**Registros guardados:**
┌────────

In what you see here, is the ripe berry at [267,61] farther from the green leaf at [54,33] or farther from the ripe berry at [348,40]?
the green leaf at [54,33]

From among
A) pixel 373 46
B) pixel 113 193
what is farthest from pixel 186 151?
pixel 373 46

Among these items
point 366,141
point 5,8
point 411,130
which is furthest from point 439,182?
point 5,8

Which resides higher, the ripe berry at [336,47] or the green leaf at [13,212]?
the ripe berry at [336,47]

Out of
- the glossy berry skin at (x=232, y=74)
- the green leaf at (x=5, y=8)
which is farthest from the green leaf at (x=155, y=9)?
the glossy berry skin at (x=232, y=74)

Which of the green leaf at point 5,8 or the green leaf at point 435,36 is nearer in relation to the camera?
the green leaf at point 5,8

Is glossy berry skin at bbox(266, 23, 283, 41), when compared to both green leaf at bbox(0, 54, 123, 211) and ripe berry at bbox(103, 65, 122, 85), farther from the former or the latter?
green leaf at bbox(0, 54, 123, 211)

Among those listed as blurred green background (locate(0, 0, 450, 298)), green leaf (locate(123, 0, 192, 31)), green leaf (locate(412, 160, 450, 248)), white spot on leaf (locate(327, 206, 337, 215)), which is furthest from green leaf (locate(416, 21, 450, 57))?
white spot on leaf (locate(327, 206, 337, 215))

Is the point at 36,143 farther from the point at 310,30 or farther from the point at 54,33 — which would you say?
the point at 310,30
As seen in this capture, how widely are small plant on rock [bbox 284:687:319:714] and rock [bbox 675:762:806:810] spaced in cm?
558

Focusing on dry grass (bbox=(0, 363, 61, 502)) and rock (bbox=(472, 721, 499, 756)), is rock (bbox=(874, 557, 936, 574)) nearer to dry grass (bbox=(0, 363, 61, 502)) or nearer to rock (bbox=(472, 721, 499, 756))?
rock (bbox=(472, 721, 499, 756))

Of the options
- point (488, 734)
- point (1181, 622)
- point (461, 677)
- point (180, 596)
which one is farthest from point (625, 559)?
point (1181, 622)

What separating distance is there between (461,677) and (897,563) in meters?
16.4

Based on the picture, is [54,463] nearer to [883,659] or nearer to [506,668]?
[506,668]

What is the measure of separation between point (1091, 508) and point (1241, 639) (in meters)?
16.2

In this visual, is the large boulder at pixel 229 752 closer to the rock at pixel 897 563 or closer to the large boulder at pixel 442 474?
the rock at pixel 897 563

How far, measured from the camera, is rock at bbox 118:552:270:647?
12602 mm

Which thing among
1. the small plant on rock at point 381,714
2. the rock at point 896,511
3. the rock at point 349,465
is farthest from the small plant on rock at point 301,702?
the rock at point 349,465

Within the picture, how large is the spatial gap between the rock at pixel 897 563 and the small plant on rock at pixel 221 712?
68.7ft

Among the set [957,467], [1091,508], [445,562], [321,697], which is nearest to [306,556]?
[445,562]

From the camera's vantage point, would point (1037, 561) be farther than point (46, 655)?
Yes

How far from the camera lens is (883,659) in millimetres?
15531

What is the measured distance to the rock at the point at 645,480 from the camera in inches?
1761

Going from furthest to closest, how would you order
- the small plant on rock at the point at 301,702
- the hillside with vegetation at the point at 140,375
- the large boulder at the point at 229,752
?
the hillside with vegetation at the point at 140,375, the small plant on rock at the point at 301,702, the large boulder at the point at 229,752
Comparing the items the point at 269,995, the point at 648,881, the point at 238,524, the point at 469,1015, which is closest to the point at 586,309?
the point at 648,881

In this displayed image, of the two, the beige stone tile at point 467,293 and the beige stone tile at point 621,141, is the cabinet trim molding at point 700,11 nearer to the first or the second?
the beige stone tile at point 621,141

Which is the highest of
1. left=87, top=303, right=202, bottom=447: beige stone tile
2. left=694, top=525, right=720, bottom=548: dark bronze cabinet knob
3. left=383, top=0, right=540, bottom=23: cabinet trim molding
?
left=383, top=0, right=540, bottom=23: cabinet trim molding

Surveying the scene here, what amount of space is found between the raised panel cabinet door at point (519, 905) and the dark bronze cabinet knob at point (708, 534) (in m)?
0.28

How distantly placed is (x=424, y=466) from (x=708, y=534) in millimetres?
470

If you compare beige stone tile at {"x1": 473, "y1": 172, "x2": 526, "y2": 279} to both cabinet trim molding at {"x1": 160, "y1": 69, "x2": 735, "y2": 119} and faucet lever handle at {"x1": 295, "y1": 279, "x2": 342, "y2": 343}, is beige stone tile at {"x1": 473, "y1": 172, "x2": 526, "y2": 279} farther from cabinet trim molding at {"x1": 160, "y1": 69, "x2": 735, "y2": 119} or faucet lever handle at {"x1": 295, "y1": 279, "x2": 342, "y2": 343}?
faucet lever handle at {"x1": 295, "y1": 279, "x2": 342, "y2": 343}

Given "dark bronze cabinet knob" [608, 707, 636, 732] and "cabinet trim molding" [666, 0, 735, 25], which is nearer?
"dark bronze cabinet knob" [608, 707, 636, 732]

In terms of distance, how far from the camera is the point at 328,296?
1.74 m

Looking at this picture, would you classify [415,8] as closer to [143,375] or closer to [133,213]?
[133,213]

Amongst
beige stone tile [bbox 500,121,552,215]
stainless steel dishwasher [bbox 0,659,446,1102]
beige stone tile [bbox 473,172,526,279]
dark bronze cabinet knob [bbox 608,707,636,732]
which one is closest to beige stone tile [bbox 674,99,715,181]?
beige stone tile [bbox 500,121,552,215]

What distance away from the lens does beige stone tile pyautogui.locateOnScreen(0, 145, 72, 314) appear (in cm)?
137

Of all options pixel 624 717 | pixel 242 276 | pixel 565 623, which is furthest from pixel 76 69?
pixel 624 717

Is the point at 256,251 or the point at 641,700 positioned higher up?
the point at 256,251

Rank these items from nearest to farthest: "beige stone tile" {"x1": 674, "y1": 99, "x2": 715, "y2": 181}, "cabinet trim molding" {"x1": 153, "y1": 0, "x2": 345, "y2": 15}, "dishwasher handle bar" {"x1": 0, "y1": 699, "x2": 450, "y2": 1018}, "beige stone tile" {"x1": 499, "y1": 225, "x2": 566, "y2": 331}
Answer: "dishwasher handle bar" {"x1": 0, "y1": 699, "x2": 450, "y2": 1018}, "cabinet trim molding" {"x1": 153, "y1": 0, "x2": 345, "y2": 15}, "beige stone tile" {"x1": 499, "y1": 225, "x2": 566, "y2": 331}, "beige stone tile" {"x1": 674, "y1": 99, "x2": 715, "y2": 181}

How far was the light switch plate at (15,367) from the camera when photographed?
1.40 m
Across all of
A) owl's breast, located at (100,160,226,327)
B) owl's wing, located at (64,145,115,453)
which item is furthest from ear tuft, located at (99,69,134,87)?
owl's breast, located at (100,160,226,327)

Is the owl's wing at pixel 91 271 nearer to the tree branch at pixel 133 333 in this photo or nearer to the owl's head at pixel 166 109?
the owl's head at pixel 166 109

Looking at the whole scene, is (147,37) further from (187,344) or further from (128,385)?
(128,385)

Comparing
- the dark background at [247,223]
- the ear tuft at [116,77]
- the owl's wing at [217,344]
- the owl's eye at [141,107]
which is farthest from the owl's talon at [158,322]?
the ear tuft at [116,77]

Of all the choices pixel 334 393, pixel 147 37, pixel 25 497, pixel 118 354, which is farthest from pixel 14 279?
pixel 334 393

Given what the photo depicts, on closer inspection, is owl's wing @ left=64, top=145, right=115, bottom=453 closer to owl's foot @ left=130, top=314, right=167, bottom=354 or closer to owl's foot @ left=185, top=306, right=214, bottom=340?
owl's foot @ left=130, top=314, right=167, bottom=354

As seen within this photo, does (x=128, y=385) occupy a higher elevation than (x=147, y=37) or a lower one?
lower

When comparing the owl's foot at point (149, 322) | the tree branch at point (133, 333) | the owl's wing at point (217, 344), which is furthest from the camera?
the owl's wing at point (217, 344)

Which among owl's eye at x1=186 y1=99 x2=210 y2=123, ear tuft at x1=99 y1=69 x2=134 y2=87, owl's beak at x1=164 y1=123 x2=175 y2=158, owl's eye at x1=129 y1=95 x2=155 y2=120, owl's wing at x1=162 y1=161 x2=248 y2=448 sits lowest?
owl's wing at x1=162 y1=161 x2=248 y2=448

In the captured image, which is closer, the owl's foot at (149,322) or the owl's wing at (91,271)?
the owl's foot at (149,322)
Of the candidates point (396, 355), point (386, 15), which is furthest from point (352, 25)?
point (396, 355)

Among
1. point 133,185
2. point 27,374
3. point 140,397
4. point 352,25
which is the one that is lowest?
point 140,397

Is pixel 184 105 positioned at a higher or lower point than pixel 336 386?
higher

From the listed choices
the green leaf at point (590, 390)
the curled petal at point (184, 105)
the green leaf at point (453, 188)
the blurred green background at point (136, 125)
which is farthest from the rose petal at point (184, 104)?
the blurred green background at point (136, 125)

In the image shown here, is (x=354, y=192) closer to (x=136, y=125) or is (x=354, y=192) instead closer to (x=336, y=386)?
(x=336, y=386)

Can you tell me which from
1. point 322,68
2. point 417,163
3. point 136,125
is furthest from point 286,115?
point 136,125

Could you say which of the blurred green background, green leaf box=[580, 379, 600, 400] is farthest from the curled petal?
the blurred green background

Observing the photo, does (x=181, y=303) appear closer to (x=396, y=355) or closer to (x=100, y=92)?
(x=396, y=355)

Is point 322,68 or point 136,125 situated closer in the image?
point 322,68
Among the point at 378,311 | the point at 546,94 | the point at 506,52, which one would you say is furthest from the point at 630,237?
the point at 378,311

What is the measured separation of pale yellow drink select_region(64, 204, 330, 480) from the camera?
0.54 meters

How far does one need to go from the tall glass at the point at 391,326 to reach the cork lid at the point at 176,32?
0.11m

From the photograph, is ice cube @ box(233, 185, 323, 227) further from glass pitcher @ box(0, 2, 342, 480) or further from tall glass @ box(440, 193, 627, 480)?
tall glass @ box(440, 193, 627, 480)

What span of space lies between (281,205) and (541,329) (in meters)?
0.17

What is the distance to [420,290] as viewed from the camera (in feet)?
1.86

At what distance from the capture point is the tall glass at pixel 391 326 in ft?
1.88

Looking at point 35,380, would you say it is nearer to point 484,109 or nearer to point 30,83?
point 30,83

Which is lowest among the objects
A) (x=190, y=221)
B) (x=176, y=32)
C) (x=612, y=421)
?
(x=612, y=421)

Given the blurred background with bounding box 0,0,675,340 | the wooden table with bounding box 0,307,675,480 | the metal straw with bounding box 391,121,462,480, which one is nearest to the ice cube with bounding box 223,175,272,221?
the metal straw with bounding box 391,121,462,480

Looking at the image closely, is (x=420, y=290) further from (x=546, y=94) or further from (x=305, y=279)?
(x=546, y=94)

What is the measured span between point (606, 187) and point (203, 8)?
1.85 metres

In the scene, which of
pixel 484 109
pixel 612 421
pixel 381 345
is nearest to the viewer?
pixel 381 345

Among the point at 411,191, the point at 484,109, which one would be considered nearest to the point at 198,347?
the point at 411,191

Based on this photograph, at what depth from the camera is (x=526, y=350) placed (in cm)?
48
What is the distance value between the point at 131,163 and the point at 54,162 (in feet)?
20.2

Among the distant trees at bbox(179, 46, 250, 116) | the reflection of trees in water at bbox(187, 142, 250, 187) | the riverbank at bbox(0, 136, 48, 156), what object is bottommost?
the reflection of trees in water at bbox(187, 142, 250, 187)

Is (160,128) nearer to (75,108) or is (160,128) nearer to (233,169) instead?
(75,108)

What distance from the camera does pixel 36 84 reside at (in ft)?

└────────

Por favor, reproduce al pie de la letra los ítems que van desde la línea que contiene "What is the distance to" hasta el final de los ítems, con ambos extremos incluidos.

**RESULTADO CORRECTO:**
What is the distance to [420,290] as viewed from the camera (in feet)?
1.86

At what distance from the capture point is the tall glass at pixel 391 326 in ft?
1.88

Looking at point 35,380, would you say it is nearer to point 484,109 or nearer to point 30,83?
point 30,83

Which is lowest among the objects
A) (x=190, y=221)
B) (x=176, y=32)
C) (x=612, y=421)
?
(x=612, y=421)

Given the blurred background with bounding box 0,0,675,340 | the wooden table with bounding box 0,307,675,480 | the metal straw with bounding box 391,121,462,480, which one is nearest to the ice cube with bounding box 223,175,272,221?
the metal straw with bounding box 391,121,462,480

Looking at the image closely, is (x=420, y=290) further from (x=546, y=94) or further from (x=305, y=279)?
(x=546, y=94)

What is the measured span between point (606, 187) and point (203, 8)?
1.85 metres

In the scene, which of
pixel 484 109
pixel 612 421
pixel 381 345
is nearest to the viewer?
pixel 381 345

Among the point at 411,191, the point at 484,109, which one would be considered nearest to the point at 198,347?
the point at 411,191

Based on this photograph, at what depth from the camera is (x=526, y=350) placed (in cm)?
48
What is the distance value between the point at 131,163 and the point at 54,162 (in feet)?
20.2

Among the distant trees at bbox(179, 46, 250, 116) | the reflection of trees in water at bbox(187, 142, 250, 187) | the riverbank at bbox(0, 136, 48, 156), what object is bottommost?
the reflection of trees in water at bbox(187, 142, 250, 187)

Is (160,128) nearer to (75,108) or is (160,128) nearer to (233,169) instead?
(75,108)

What distance from the camera does pixel 36 84 reside at (in ft)?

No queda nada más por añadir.